Sama dengan saat kita ingin mengajari anak kita. Saat mengajarkan sesuatu hal yang baru kepada anak, jelaskanlah dengan contoh atau langsung dengan objek yang kita terangkan dan mempraktekkannya. Anak harus diberikan kesempatan bertanya sebanyak mungkin dan dimotivasi untuk menerangkan kembali apa yang sudah dia pahami dengan bahasa mereka. Itu mengapa memberikan pengalaman positif sebanyak mungkin kepada anak sejak dini juga akan memudahkan ia mempelajari sesuatu terkait pengalamannya itu dikemudian hari. Misalnya, saya memberikan kebebasan kepada anak saya Mulia (8 tahun) untuk melihat, menyentuh, membongkar dan memasang sendiri komponen-komponen komputernya (tentu dengan saya awasi dengan pertimbangan keselamatan kesetrum:). Saya percaya semua detail yang ia lihat dan alami hari ini akan secara otomatis ter’panggil’ saat ia mempelajari teknologi komputer secara formal suatu hari nanti. Pada saat itu orang lain akan melihat Mulia sebagai anak yang ‘cerdas’ karena cepat belajar komputer, padahal ia ‘hanya’ memanggil dan mengaitkan pengetahuan barunya dengan informasi-informasi di long-term memory dia. Oleh karena itu, saat mempelajari hal yang baru, ajak anak kita mengingat kembali objek-objek, pengetahuan, pengalaman terkait yang sudah dimiliki sebelumnya dan kaitkan dengan pembelajaran hal baru tersebut.

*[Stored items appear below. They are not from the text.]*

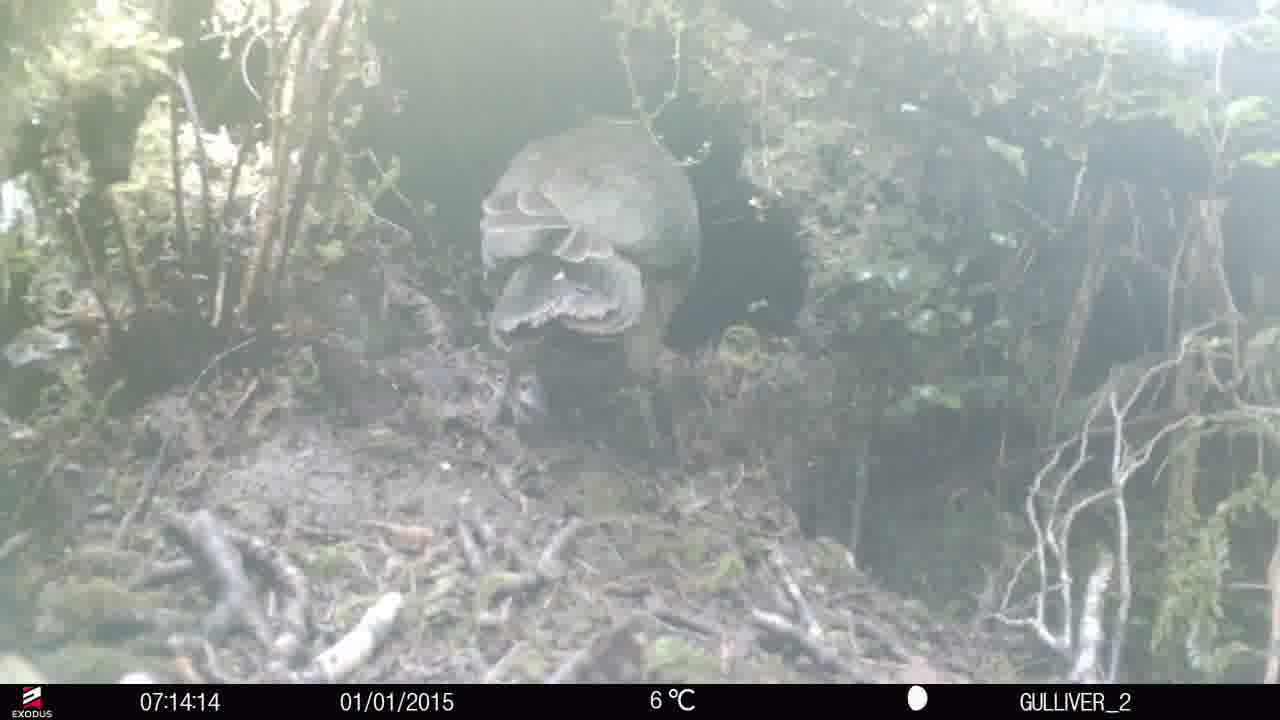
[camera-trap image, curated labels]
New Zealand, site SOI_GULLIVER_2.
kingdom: Animalia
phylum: Chordata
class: Aves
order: Psittaciformes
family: Strigopidae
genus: Nestor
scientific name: Nestor notabilis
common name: kea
Kea (Nestor notabilis).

Dengan demikian, setiap anak dan peserta didik, termasuk diri kita, akan lebih mudah dan lebih cepat memahami sesuatu. Lebih dari itu, akan mampu mengingatnya dalam waktu yang jauh lebih lama dan memanggilnya kembali saat menyelesaikan masalah dikemudian hari, karena sebanyak mungkin informasi telah kita simpan di long-term memory kita.